**GIVEN TASK**
Please copy out each line of the data below that contains the word "items". Case matters.

**DATASET RECORDS**
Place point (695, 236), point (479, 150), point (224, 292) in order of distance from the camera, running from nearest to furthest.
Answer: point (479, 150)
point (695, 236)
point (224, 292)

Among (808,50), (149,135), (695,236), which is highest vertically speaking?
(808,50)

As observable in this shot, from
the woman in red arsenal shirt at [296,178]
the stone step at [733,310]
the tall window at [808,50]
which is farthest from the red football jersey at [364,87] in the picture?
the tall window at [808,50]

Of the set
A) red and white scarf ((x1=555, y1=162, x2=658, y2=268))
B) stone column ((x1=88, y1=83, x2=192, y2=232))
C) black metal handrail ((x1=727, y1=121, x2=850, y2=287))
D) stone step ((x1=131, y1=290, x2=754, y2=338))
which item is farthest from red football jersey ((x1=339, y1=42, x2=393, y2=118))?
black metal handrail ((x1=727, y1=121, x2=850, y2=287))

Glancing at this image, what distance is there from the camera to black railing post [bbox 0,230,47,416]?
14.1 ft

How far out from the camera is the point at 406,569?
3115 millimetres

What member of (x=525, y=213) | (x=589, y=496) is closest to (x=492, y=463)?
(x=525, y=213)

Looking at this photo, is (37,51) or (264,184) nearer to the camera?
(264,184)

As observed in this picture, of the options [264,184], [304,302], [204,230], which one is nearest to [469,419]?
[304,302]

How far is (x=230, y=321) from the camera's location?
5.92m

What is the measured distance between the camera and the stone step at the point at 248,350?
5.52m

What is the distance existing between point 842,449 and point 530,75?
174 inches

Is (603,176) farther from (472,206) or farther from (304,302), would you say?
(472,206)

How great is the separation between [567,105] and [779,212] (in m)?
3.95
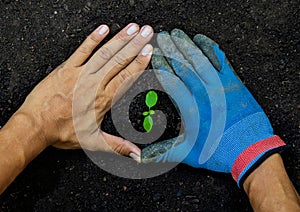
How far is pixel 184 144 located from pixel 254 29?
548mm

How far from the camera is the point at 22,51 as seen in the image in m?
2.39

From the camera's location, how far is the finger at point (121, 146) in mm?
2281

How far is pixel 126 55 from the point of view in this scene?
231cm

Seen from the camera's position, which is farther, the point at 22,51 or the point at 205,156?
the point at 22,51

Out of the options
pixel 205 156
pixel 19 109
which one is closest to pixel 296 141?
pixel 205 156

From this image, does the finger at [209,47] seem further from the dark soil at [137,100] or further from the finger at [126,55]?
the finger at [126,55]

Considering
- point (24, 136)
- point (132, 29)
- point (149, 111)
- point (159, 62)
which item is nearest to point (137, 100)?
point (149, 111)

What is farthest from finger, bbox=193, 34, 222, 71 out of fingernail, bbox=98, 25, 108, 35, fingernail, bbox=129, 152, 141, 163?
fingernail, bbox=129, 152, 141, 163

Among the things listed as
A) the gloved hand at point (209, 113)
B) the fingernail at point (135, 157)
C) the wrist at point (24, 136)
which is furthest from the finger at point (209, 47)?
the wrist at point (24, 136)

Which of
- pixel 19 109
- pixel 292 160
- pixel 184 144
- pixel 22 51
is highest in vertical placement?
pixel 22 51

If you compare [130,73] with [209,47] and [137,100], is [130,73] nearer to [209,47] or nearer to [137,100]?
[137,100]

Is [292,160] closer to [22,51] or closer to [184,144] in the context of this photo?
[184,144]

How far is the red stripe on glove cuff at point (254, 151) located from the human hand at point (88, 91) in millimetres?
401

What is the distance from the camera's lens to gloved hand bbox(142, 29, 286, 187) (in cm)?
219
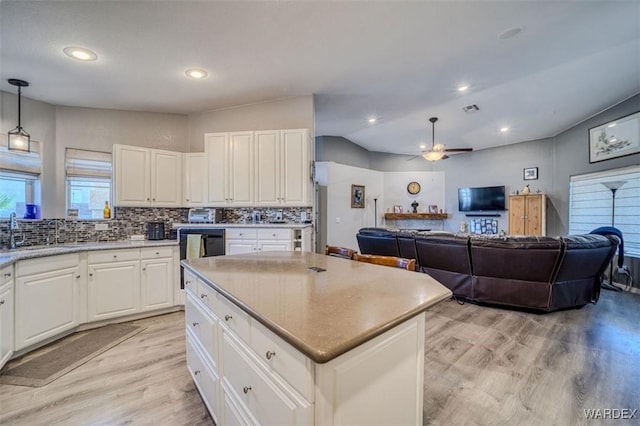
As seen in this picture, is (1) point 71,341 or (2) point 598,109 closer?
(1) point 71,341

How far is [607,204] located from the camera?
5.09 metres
==
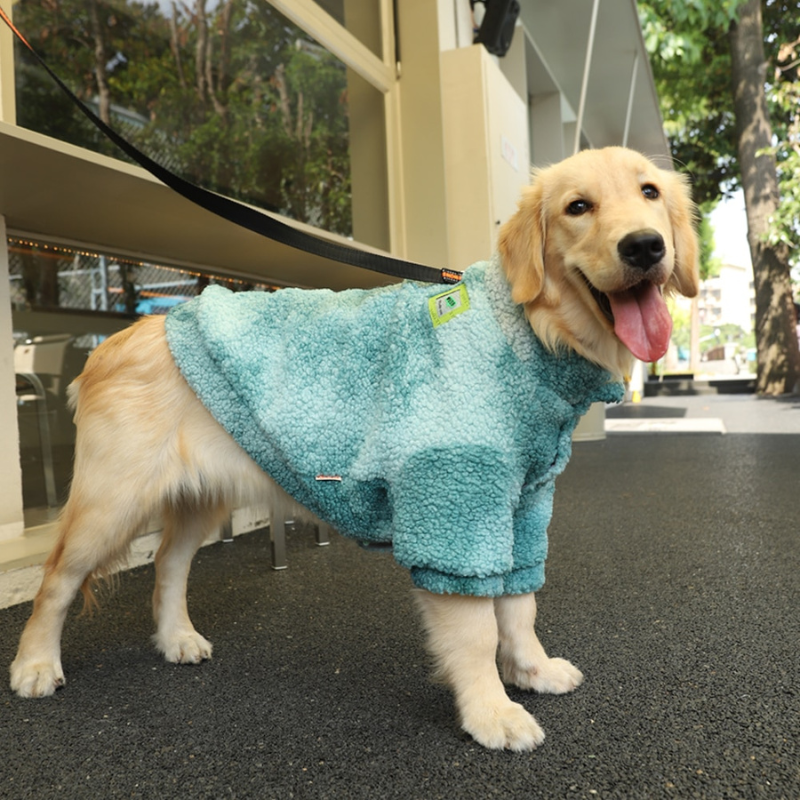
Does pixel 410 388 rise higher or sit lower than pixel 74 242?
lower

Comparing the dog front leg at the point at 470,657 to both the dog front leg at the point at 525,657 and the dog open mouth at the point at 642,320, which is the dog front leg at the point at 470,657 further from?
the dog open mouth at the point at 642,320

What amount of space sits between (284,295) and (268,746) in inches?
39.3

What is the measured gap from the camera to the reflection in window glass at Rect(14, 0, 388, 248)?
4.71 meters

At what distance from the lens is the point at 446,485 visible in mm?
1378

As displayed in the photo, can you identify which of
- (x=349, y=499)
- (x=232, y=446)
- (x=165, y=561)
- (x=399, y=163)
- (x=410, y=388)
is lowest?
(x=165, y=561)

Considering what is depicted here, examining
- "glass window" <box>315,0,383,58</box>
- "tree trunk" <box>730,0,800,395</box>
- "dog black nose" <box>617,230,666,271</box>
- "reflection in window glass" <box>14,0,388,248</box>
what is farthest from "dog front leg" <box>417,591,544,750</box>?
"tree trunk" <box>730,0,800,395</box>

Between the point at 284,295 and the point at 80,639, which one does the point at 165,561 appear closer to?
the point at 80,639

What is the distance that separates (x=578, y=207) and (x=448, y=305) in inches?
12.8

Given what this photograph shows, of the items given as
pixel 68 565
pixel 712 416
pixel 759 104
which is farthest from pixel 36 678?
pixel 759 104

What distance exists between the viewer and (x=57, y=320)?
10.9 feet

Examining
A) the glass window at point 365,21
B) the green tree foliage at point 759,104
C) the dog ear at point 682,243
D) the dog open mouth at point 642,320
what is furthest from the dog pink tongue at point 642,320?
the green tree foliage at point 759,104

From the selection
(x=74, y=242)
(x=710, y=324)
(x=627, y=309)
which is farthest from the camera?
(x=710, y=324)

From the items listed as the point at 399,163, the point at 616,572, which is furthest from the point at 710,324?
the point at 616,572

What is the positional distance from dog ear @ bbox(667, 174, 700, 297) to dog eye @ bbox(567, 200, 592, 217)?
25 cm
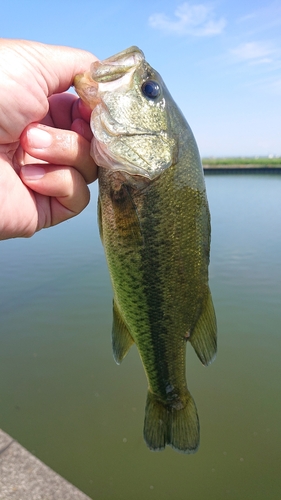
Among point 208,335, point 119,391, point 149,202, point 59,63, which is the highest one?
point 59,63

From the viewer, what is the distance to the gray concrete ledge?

**WORKED SOLUTION**
Given what this photograph shows, of the items given as
From the items listed as the point at 399,163, the point at 616,572, which is furthest from the point at 710,324?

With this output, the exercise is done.